[TASK GOAL]
Within the entries below, count the lines that hold the string "site" and give only that number.

[MATERIALS PROVIDED]
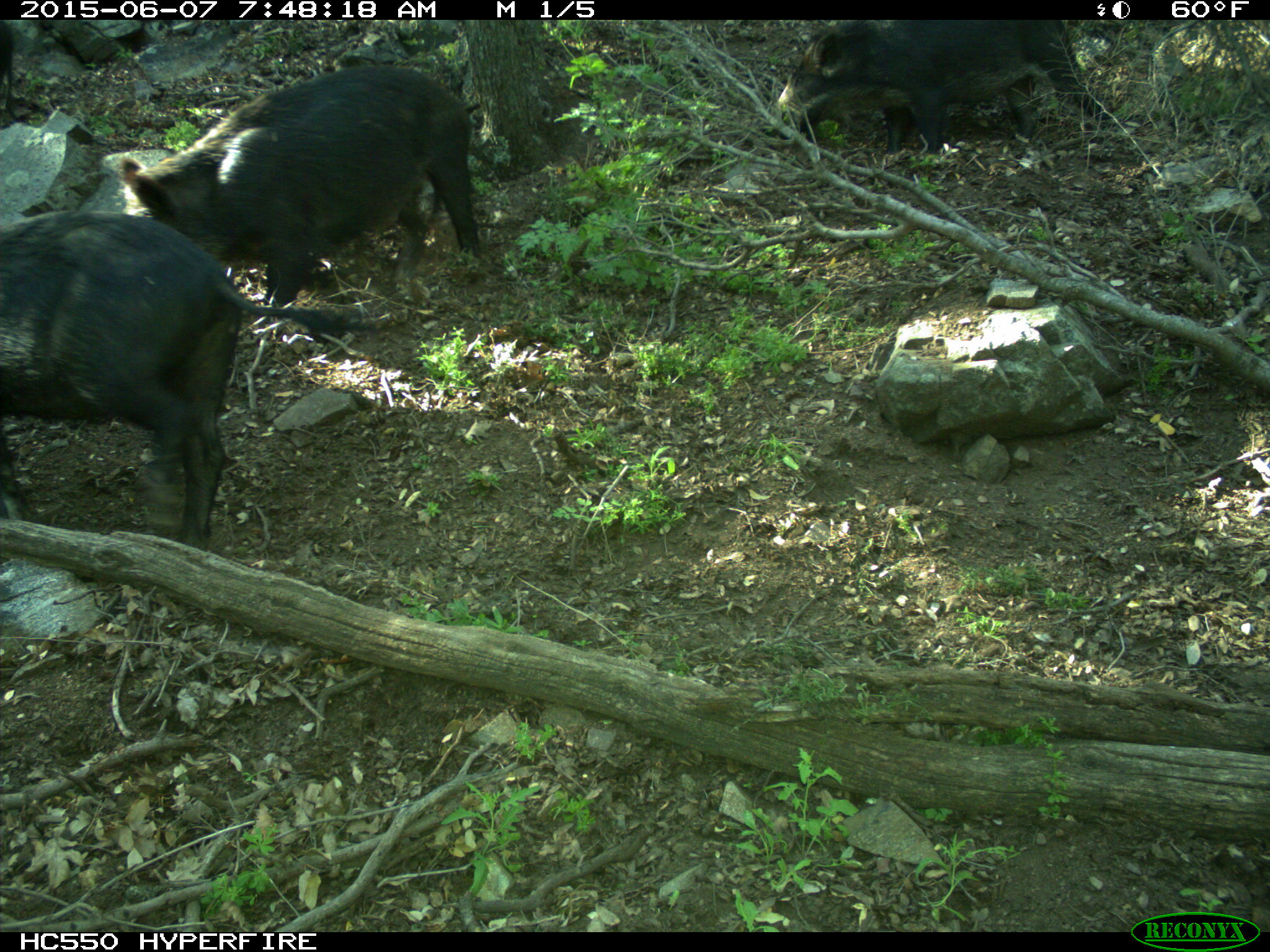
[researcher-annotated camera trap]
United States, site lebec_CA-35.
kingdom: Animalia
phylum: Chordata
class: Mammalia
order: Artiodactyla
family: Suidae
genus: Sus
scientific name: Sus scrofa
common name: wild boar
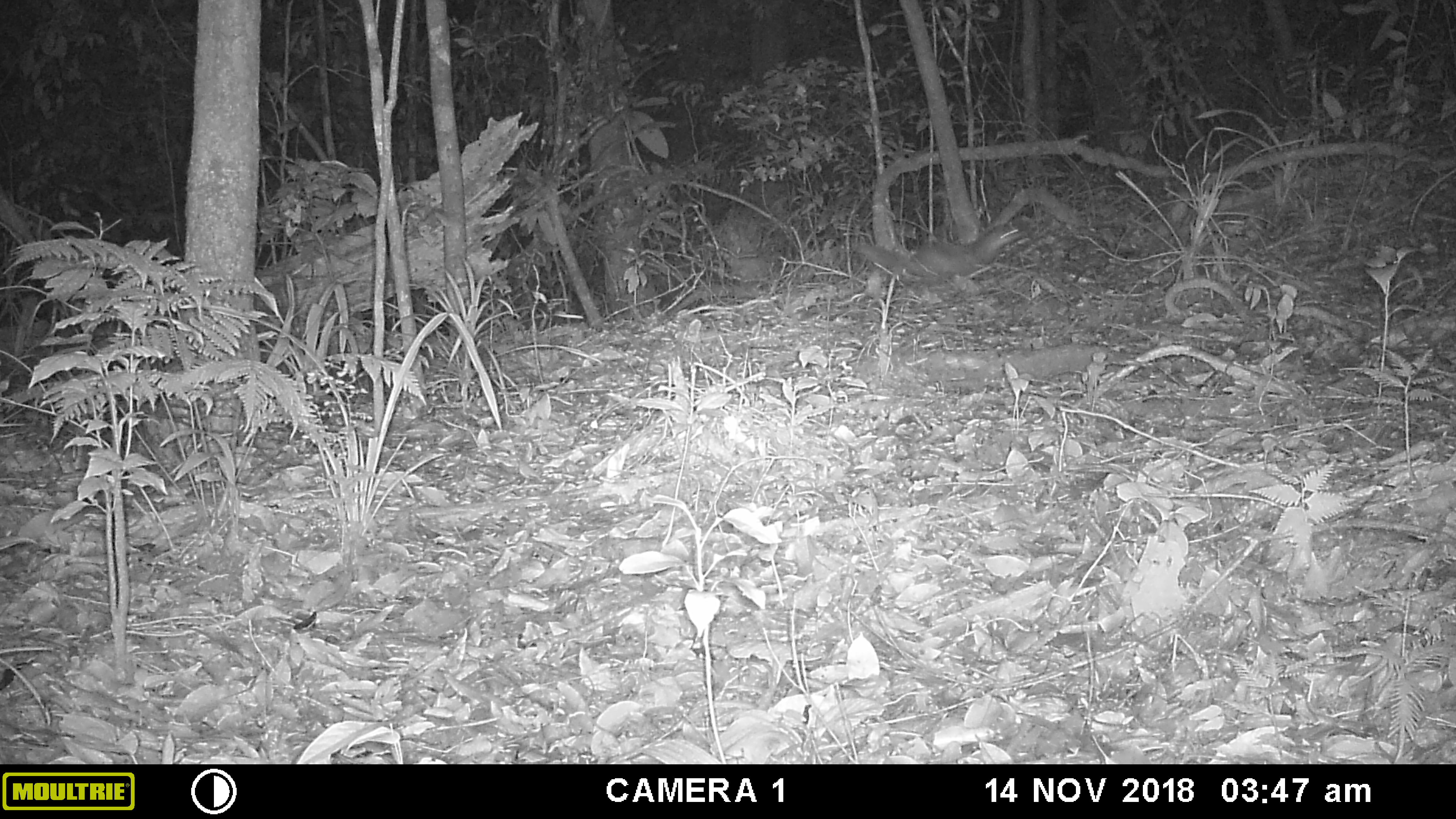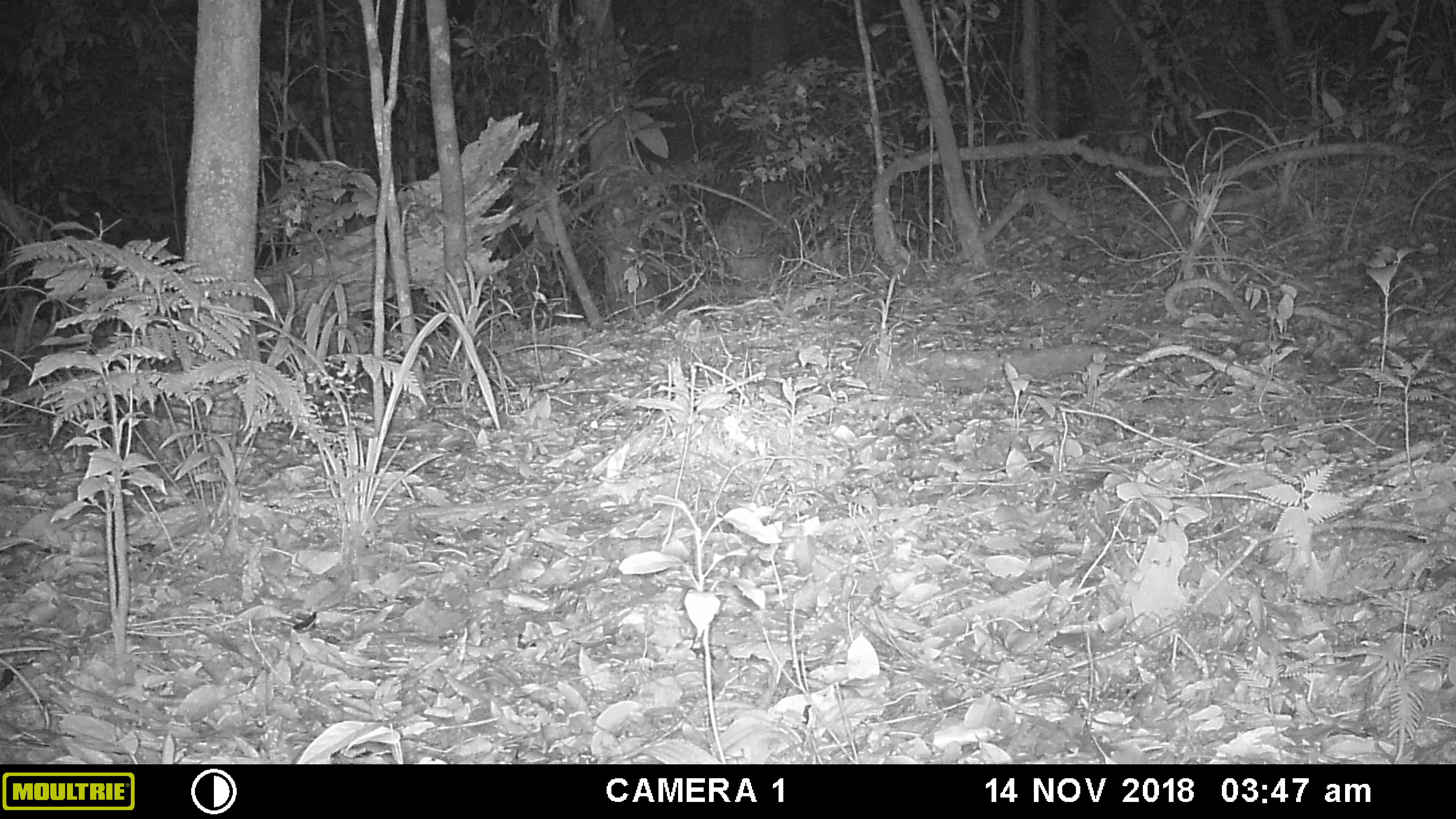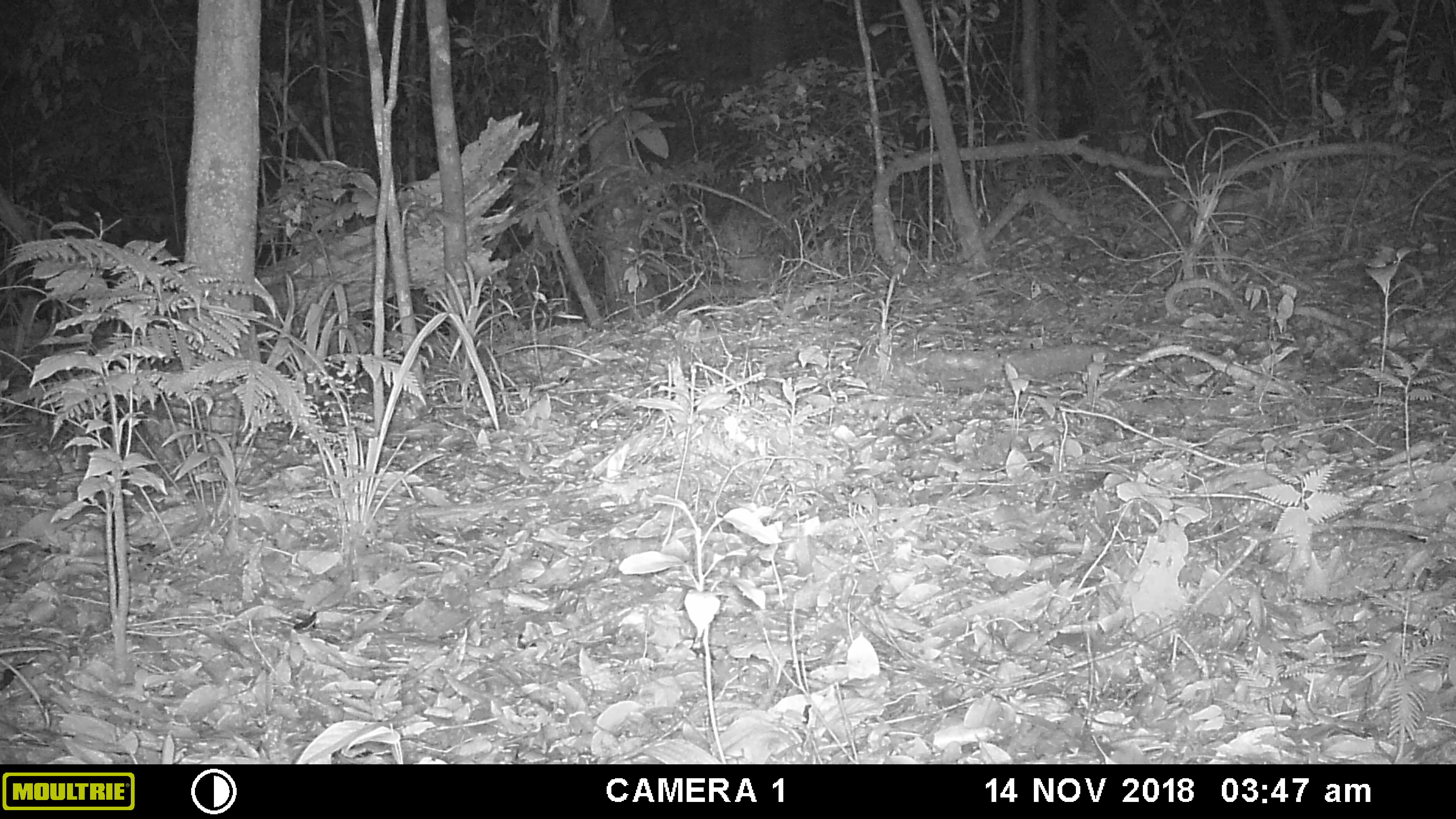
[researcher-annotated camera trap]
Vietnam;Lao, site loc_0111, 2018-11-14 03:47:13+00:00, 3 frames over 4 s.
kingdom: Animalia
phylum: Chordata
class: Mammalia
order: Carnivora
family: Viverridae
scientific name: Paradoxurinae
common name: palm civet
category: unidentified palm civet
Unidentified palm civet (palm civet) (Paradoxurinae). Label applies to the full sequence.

* * *

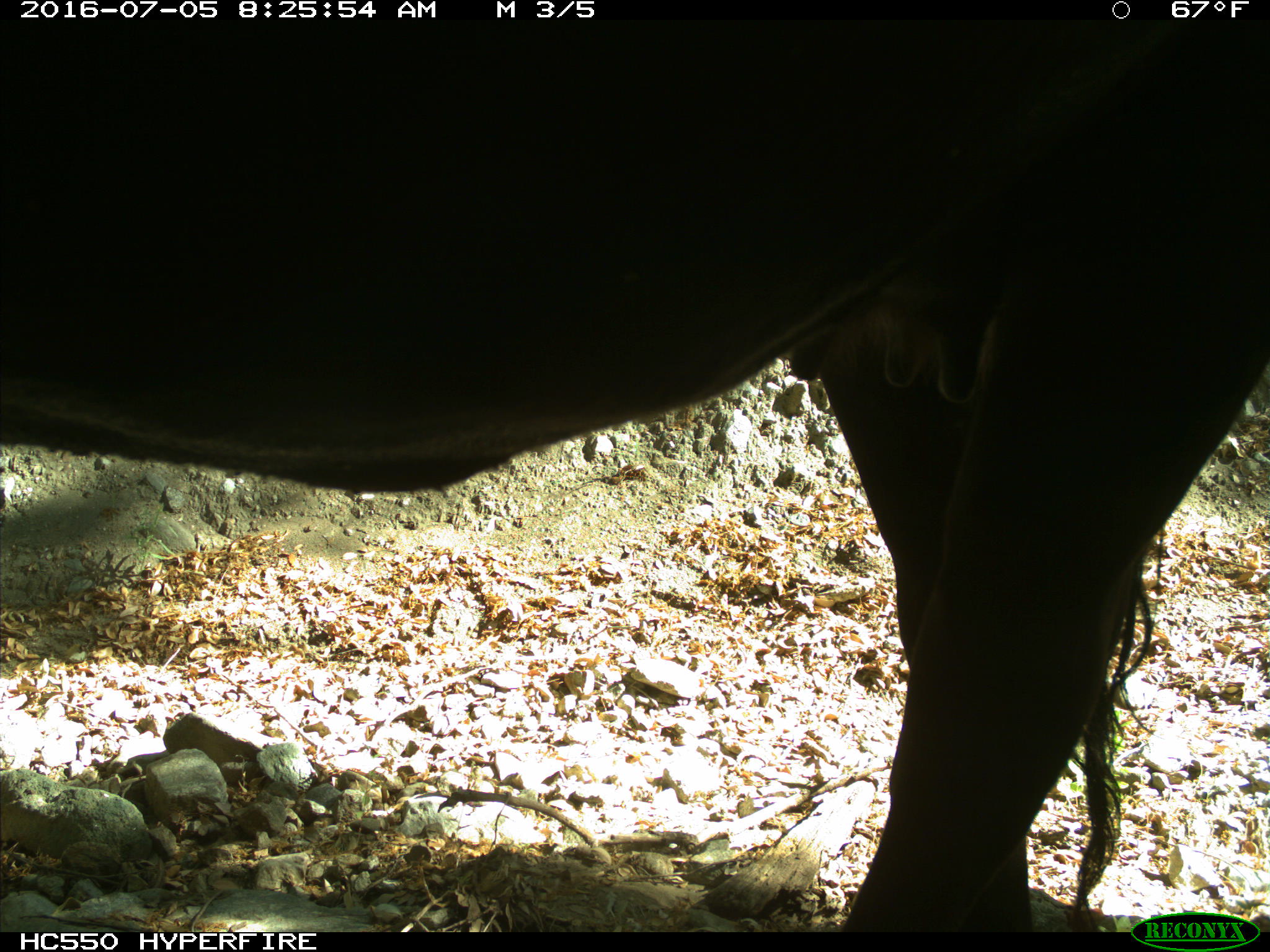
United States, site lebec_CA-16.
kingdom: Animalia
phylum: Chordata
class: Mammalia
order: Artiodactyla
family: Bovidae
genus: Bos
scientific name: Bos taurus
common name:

[RESULT OF THIS EXERCISE]
3